Het opgang brengen van communicatieve functie, oogcontact, spelletjes en de aandacht vestigen op zichzelf. Heel veel spelmateriaal kan je gebruiken om communicatie uit te lokken. Luisteren oefeningen en kijkoefeningen.  Bijvoorbeeld door een foto te laten zien en de kinderen moet dan hetzelfde voorwerp pakken. Ook doe ik veel Articulatie oefeningen.

                 

  1. Wat is het meeste bijzondere wat u heeft meegemaakt?

Een meisje kon geen geluid maken maar toen ik de dierenkaarten erbij pakten reageerden ze.  Ik ga dan voor het meisje zitten en maak gebaren en het dierengeluid.  Ik liet het plaatje met een schaap zien en ze maakte voor het eerst geluid ze zei na heel veel oefenen EEE. Nu kan zelfs OEE van een koe.

Een jongen een puber wilde graag zijn verstaanbaarheid verbeteren dit kwam door zijn slappe spieren.

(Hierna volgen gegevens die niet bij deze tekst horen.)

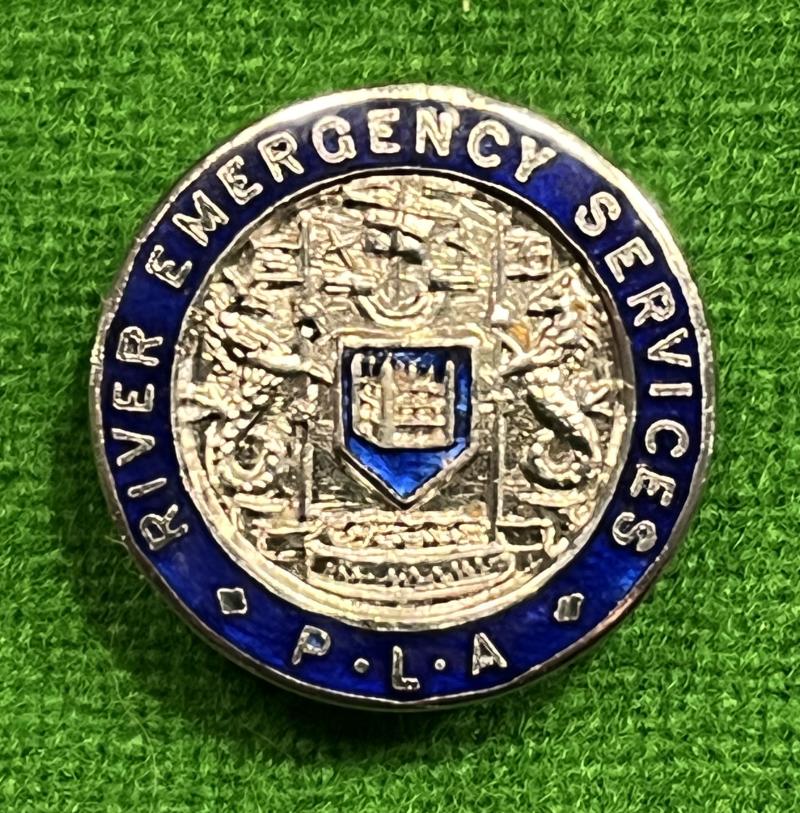 PLA River Emergency Services lapel badge.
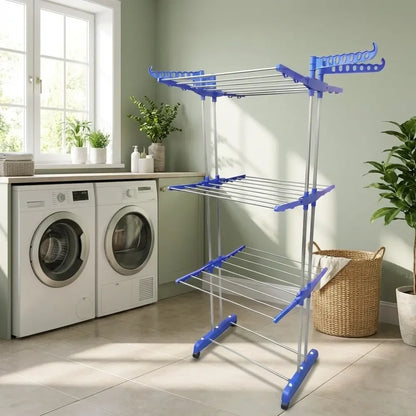 Mobile foldable drying rack - home & kitchen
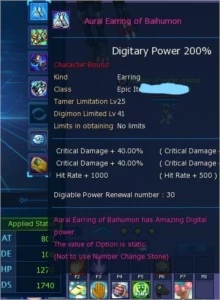 Conta GameKing servidor Omegamon Beelzebumon X - Digimon Masters Online DMO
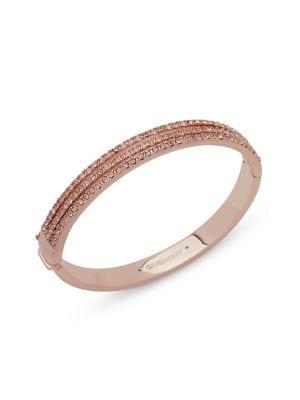 Givenchy Three-row Pave Swarovski Crystal Bangle Bracelet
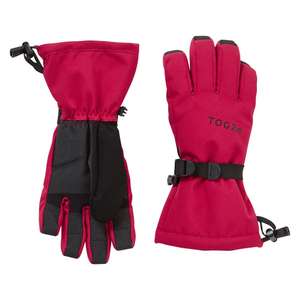 Lockton Ladies Waterproof Ski Gloves - Dark Pink & Indigo options (XS & S)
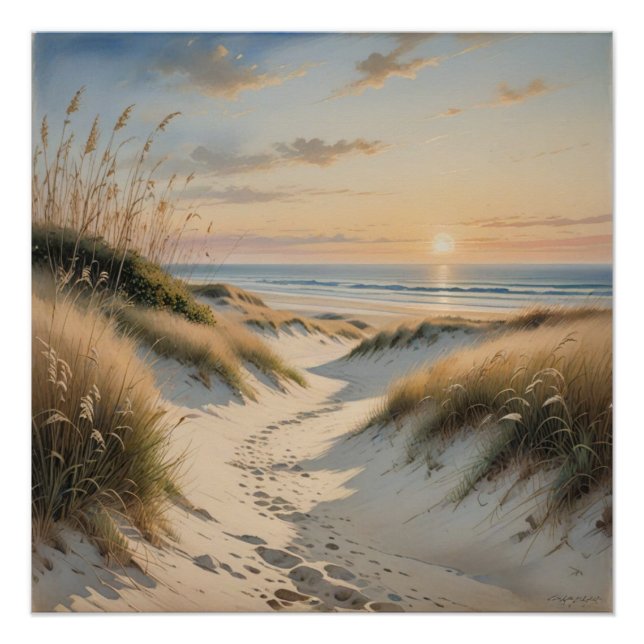 beach wall art poster (Devant)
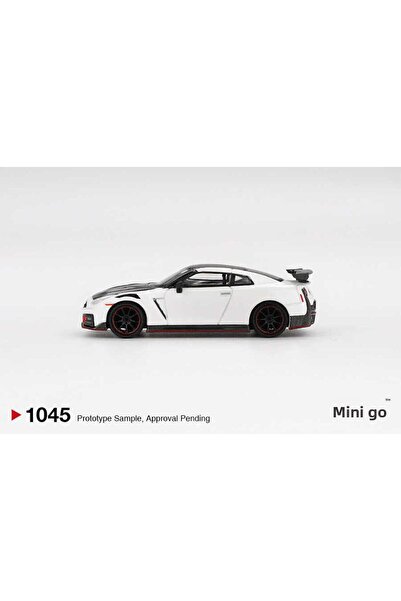 mini gt 1:64 Nissan Gt-R Nismo R35 2024 Brilliant White Pearl Diecast Model Car Mgt01045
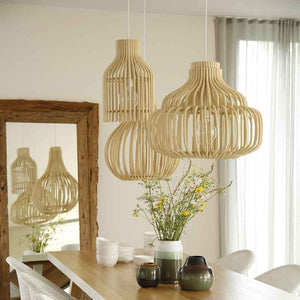 Bulb Natural Small Pendant
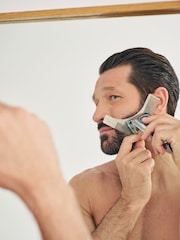 Metal Beard Shaper and Comb - Image 1 of 8
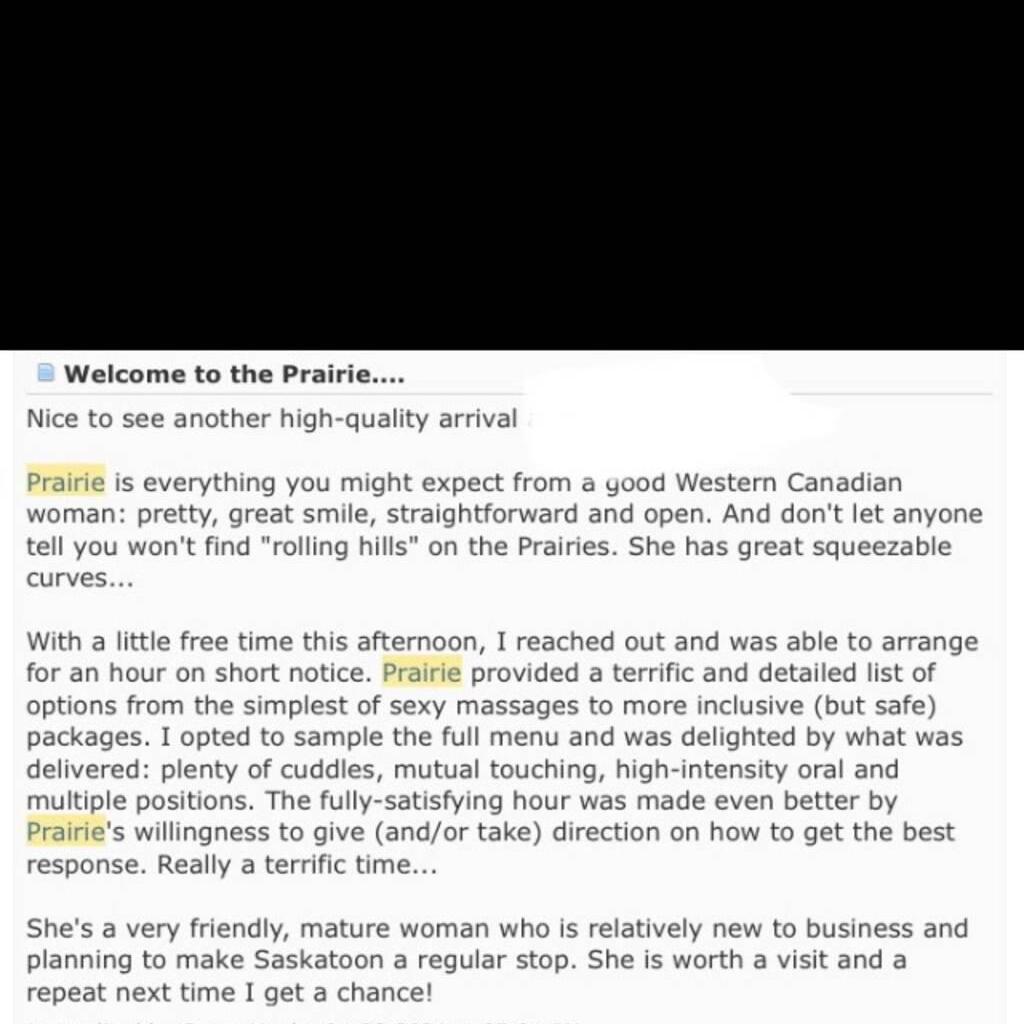 
                        Prairie
                     is Female Escorts. | Regina | Saskatchewan | Canada | canadapleasure.com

We zijn hier mee begonnen met blokfluiten en bellenblazen. Mensen konden hem beter verstaan. Wanneer die alleen opstap was kon die dingen aan mensen duidelijk maken.

 

  1. Welke coping strategieën kom je veel tegen?

 Ouders die bij ons komen zijn ‘on fire’.  Mijn kind moet het beste van het beste. Het zijn vaak kinderen die regulier zijn uitbehandeld. En voor de ouders is dit het allerlaatste wat misschien nog verbetering meebrengt.  

 

  1. Hoe gaat u om met deze coping strategieën?

Ouders verwachten heel veel professionaliteit van je. En er is zoveel op de markt en soms weet je niet alles. Die ouders weten vaak alles wat de op de markt is. Ik moet vaak zeggen dat ik het niet weet.

 

  1. Tot slot, heb je tips voor naasten of mantelzorger?

Geef mensen de tijd om te antwoorden, let op communicatieverschillen. En bovenal schat mensen met een beperking niet uit.